Retrieving data from Azure Storage Table and saving to CSV File
 

Retrieving Data from Azure Storage Table

The below code snippet helps you to retrieve the Table.

def getTab(tableName):
    table_service = TableService(account_name='xxx', account_key='xxxx')
    tasks = table_service.query_entities(tableName)
    tab = []
    newrow = []
    for row in tasks:
        for ele in row:
            newrow.append(row[ele])
        tab.append(newrow)
        newrow = []
    return tab

Saving the table as a CSV File

To save the table (list of lists) as a CSV file we can use the CSV module. The below snippet helps you to achieve the same.
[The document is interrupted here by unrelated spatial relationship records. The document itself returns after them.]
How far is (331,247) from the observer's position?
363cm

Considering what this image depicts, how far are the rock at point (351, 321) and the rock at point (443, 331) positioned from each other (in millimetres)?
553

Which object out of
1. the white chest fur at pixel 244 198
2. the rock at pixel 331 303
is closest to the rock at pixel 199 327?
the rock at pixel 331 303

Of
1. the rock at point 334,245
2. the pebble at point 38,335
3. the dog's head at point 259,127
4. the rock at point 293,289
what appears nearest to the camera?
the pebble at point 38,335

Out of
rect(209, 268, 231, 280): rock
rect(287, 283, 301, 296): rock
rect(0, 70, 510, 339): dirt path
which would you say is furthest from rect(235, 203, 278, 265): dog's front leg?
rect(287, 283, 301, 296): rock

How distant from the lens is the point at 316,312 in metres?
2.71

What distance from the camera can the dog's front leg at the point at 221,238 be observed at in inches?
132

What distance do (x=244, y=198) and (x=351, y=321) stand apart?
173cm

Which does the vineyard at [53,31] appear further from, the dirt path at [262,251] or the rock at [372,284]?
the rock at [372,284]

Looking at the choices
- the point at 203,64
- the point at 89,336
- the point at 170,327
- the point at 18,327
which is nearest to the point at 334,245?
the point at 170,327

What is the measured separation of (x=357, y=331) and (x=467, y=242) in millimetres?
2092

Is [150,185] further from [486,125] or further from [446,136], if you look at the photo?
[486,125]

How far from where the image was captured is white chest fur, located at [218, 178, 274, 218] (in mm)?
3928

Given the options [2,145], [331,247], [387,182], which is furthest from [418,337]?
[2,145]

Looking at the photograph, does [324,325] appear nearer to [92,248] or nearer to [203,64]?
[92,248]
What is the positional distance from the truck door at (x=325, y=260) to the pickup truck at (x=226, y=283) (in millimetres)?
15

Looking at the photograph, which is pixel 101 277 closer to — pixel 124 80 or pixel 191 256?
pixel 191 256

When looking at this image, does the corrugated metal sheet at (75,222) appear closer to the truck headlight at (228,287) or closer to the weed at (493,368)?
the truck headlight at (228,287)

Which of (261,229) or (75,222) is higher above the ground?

def saveToCSV(tab, fileName):
    with open(fileName + "Output.csv", 'w+', newline='') as file:
        writer = csv.writer(file)
        writer.writerows(tab)

Final Code

import csv
from azure.cosmosdb.table.tableservice import TableService
from azure.cosmosdb.table.models import Entity

def getTab(tableName):
    table_service = TableService(account_name='xxx', account_key='xxxx')
    tasks = table_service.query_entities(tableName)
    tab = []
    newrow = []
    for row in tasks:
        for ele in row:
            newrow.append(row[ele])
        tab.append(newrow)
        newrow = []
    return tab

def saveToCSV(tab, fileName):
    with open(fileName + "Output.csv", 'w+', newline='') as file:
        writer = csv.writer(file)
        writer.writerows(tab)

table_service = TableService(account_name='xxxx', account_key='xxxx')
table = getTab(table-name)
saveToCSV(tab, fileName)

Pandas DataFrame to and from Azure Storage Table

We know Pandas DataFrames can be converted to the table (list of lists) directly by df. values. to list (). We have already discussed how to store the list of lists to Azure Storage Table. A sample of the main function is given below.

import pandas as pd
from azure.cosmosdb.table.tableservice import TableService
from azure.cosmosdb.table.models import Entity

l = [[1 , 2 , 3],[4,5,6] , [8 , 7 , 9]]
df = pd.DataFrame (l)
list_of_lists = df.values.tolist()

table_service = TableService(account_name='xxxx', account_key='xxxxx')
table_service.create_table('table-name') # creating table
res = setTable('table-name', list_of_lists) # inserting csv to cloud

Conclusion

Saving data to Azure Cloud from CSV files and pandas data frame is discussed in this article. This is one of many methods to achieve the same. You can also save the CSV file as such in an Azure Blob. I hope you found this article useful.